TUNIS: A Anistia Internacional instou, na terça-feira, o governo da Argélia a abandonar os planos de retomar execuções após ter prometido aplicar a pena de morte aos responsáveis por incêndios florestais, seguindo as chamas mortíferas do mês passado.

A Argélia teve dificuldades para apagar incêndios que varreram sua região nordeste e mataram 12 pessoas no mês passado, segundo um levantamento oficial, enquanto testemunhas falaram de dezenas de mortes.

Um membro de uma unidade de proteção civil luta contra um incêndio florestal em uma área montanhosa perto da cidade de Al Hachimia, Província de Bouira, em 21 de julho de 2026. (AFP)

O país norte-africano não realizou execuções desde 1993, mas aplicou a pena de morte em alguns casos, incluindo aqueles relacionados ao terrorismo, sem executá-la.

No mês passado, o presidente Abdelmadjid Tebboune ordenou ao ministro da justiça alterar o código penal para impor a pena de morte para pessoas que iniciam incêndios florestais após as chamas mortíferas.

"As autoridades da Argélia devem imediatamente abandonar qualquer plano de expandir o alcance da pena de morte ou retomar execuções após mais de três décadas sem aplicá-la", disse a Anistia em um comunicado.

Também pediu que o país imponha uma moratória oficial "como primeiro passo para abolir totalmente a pena de morte".

Tebboune também disse que pessoas sentenciadas à morte devem ser executadas imediatamente após esgotarem seu direito de apelação.

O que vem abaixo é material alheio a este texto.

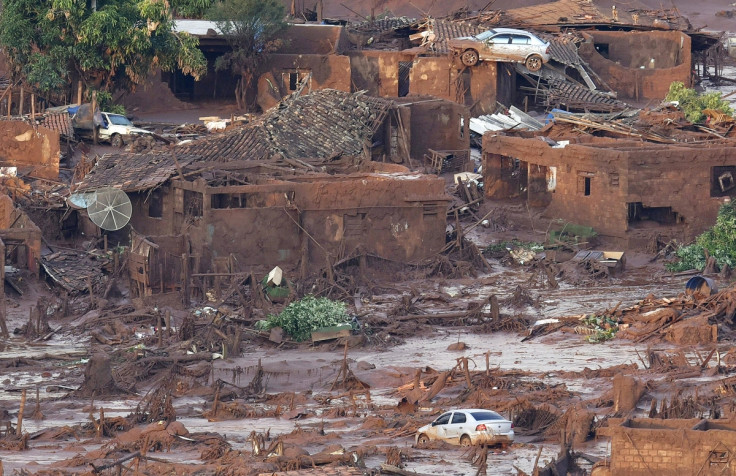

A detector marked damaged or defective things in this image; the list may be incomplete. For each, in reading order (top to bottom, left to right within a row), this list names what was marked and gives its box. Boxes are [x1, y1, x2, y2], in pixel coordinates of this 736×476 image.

broken roof [179, 89, 394, 162]
broken roof [74, 151, 198, 192]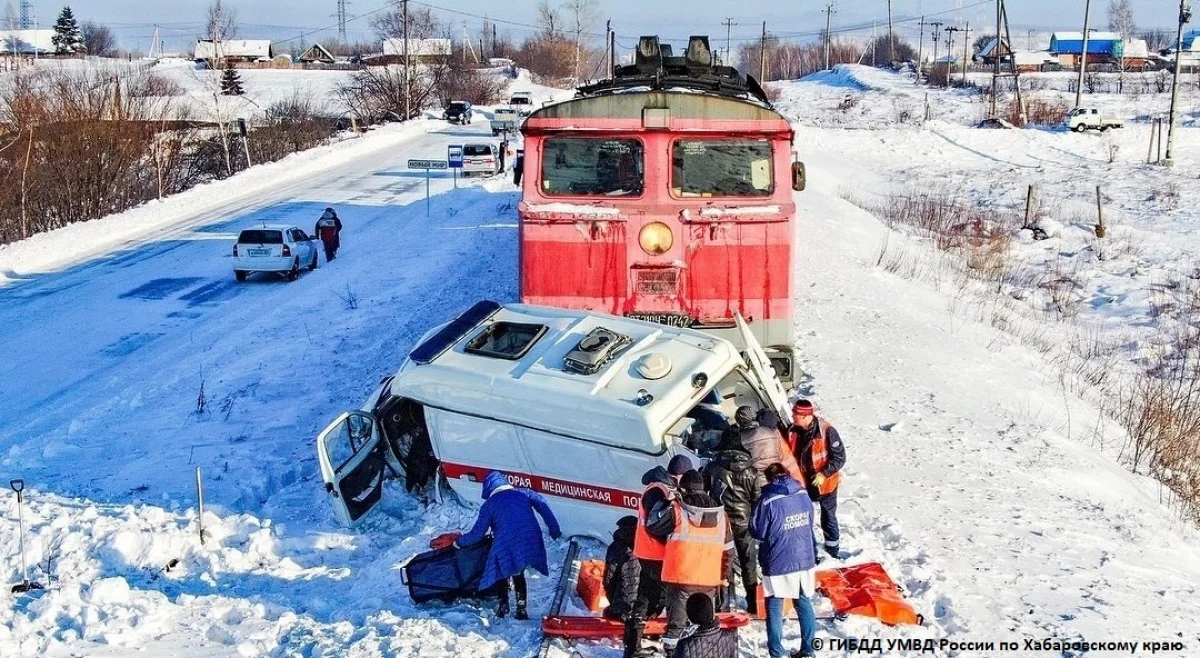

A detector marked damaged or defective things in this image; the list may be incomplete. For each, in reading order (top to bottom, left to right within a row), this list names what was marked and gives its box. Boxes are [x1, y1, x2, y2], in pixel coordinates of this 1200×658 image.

O governo começou a examinar emendas ao projeto de código penal este mês.
Tebboune disse que "sequestradores e abusadores de crianças" também seriam incluídos nos planos expandidos de pena de morte.
Incêndios florestais ocorrem regularmente no norte da Argélia durante o verão, mas as mudanças climáticas estão amplificando seu impacto ao causar secas cada vez mais frequentes e calor intenso.
Mas Tebboune alegou que havia algo "criminal" nos recentes incêndios.
A Anistia também disse que "fontes confiáveis relataram desde então um número significativamente maior de vítimas" do que o total oficial nos últimos incêndios florestais, "incluindo mais de 70 mortes em um único município."
Mais de 30 pessoas foram mortas em julho de 2023 quando incêndios varreram milhares de hectares de florestas e terras agrícolas na Argélia, bem como centenas de casas.
Em 2023, a Argélia aplicou a pena de morte a mais de 50 pessoas — algumas em ausência — pelo linchamento de um homem de 38 anos que foi falsamente acusado de ter iniciado incêndios florestais mortais dois anos antes.